Freshness distance is the idea of when you look at the first page of a search result, what is the distance between the most recently updated post and the oldest post?

I think this distance can tell us a lot about what that search result requires in terms of frequency of update in order to be competitive on that result.

For example, if you look at a search like “best headphones,” you’ll see that timestamps, not just 2018 in the title tags, but literally the timestamps on the left are very recent.

Today is August 9th, and you’ll see that the results show July 10th, July 14th, July 20th, July 24th. The oldest result at the very end of the post is June 20th. You can see that actual distance between those two frameworks is under a month, if not barely over a month old.

If you have a post that you have not updated for more than a month, you’re likely not going to get clicked, and Google, for whatever reason, whatever combination of those two factors will realistically push you down, and you won’t be able to compete on a frequent basis on that search result.

Therefore, if you are trying to rank for that term, you actually have to set up a cadence to update that over and over again to stay competitive.

I like the framework of the distance to define how frequent that should be. I think if you just looked at the most fresh, most recent date, it could be correlation that they just haven’t updated at that moment, but I think the overall scope of the entire search result can inform how often you need to update something.

So in this example, if it’s a month in total, I think your general goal should be in the upper 75th percentile of date freshness. I don’t think you have to be the newest post on the result, but if it is a month framework, I think it’s probably good to update that every two weeks or so.

If that’s not possible and obviously, this is a very extreme example, at least every month is required to stay competitive.

If I’m a user and I’m searching for “best headphones,” and I really want the tech turnover, I’ll be aware of that and it won’t bother me necessarily on that result.

But on other results, being near the top upper echelon of the most fresh is generally a good SEO best practice to set.

The opposite side of this would be a search like “What is good running form?” If you look at this search result, you’ll see the top result is actually from 2013.

If you scroll down, you actually don’t see timestamps on some other results, you see a May 14th, 2018, again, as well as a result from 2013 and 2014.

There’s even an article from 2000 on that search result… I probably have not seen an article from 2000 in literally 10 years.

It is pretty amazing that that result is that old; you can see the freshness distance is actually 18 years in this case. So, in this instance, I don’t think the frequency of update is as important.

It doesn’t hurt to be more fresh. If you’re a runner, you might want to see that information.
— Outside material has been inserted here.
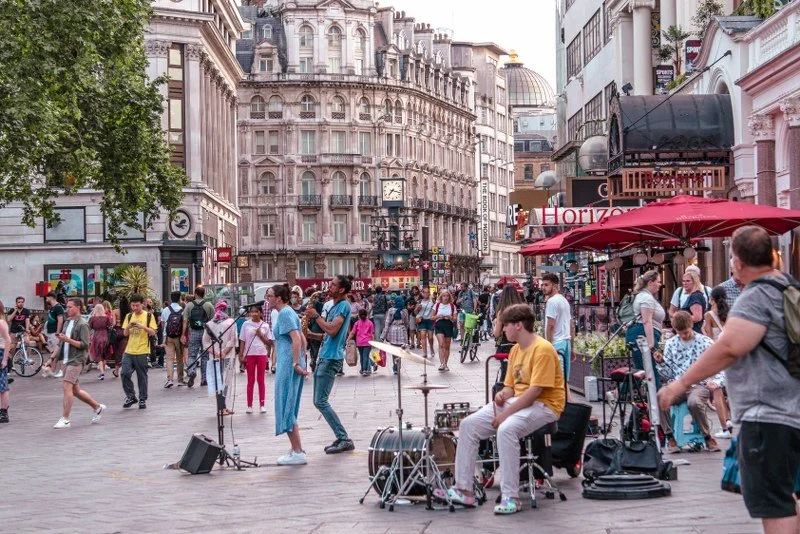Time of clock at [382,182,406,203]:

But obviously, running form on average is not going to change that much, or at least as of late, as there has not that been much in terms of research that might suggest that.
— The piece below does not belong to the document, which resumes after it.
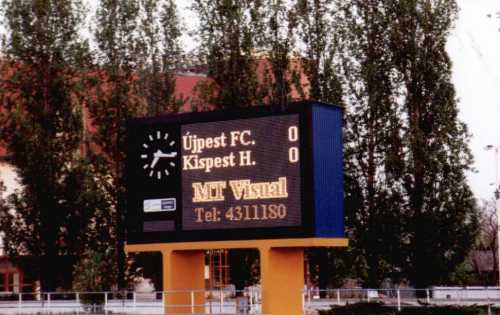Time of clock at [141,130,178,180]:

Therefore, if you’re trying to stay competitive there, it’s not really about the freshness of the update that will make you competitive, but on best headphones, it is very, very important and the distance and being competitive within that distance is important.

To sum this up into a process, how I would think about this for your business is to identify the freshness distance of the main search results or topics that you’re trying to compete for.
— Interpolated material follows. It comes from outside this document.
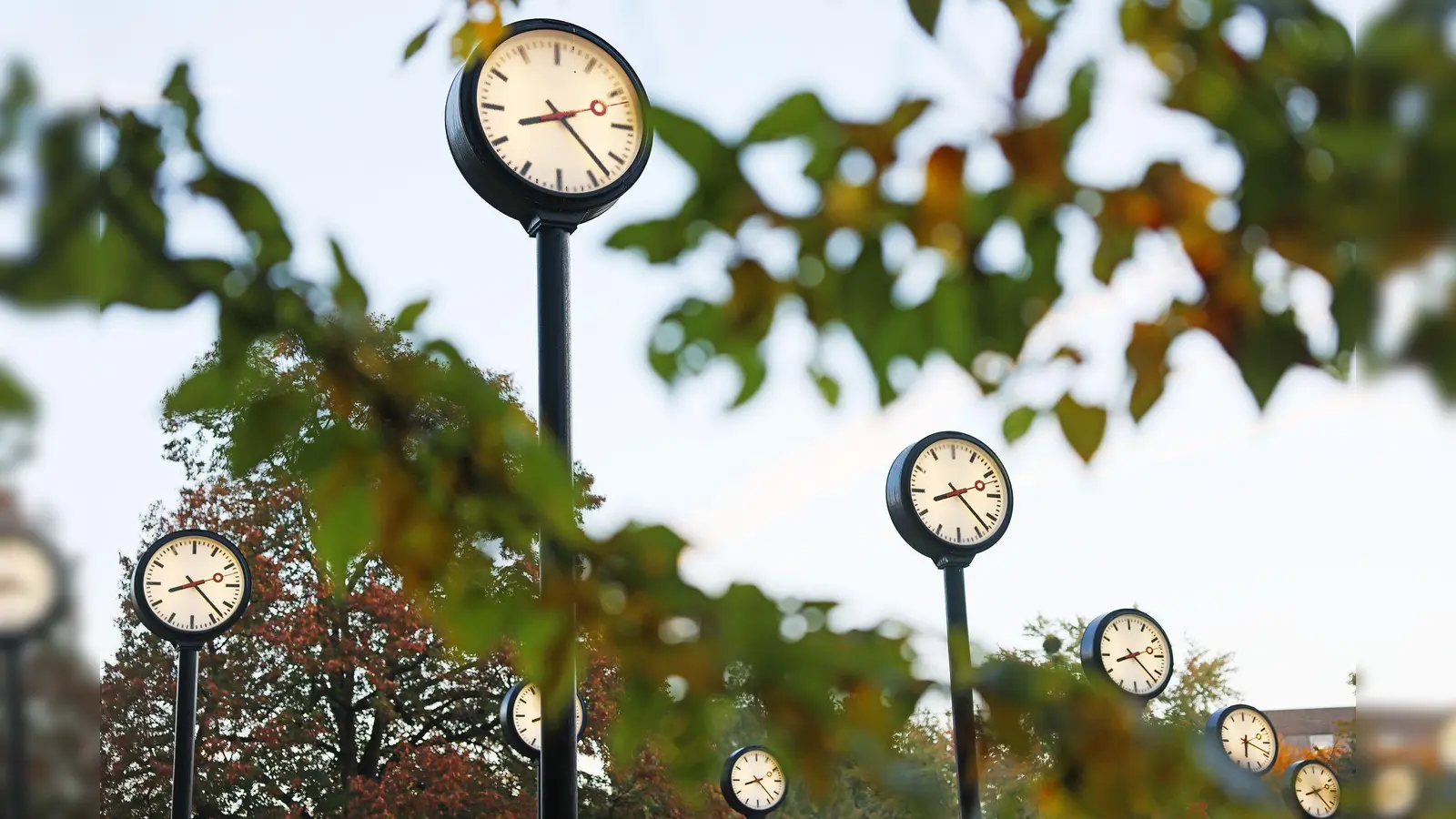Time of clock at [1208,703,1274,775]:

If you have a range of topics, you go to those results, you see what the distance is, and then you define an update schedule that you should then go to those articles and give them an update.

Some might be one month, some might be six months, or one year. Some may not matter at all, it varies. It depends on the topic and the search results. Sometimes it’s 24 hours, which obviously would be more more news-focused, if it’s Donald Trump news, or something like that.

But if you build a spreadsheet like that, you can then assign that to someone and build a process of updating those posts. Of course, you may not always be able to do a full refresh. So what I would suggest is you could put a date that says “Last Major Refresh” and then “Last QA Sweep” or “Quality Assurance Sweep,” as I call it, date that you would apply.

So maybe you do a post sweep every quarter and you see that one thing is out of date, and you update that. Or maybe there’s long-term notes that you can write about your running form and then how that happened, after how your form or your fitness increased after six months of using that. Maybe it’s addressing comments or questions you got about that article.

Those are all reasons to update these posts and make them more fresh, which will give you a reason to not just update the post date, which I do believe that will actually long-term hurt your rankings if you just straight update a date simply because of that freshness distance required.

I hope this concept is useful for you. You can put this into practice and become more competitive in the markets you compete in.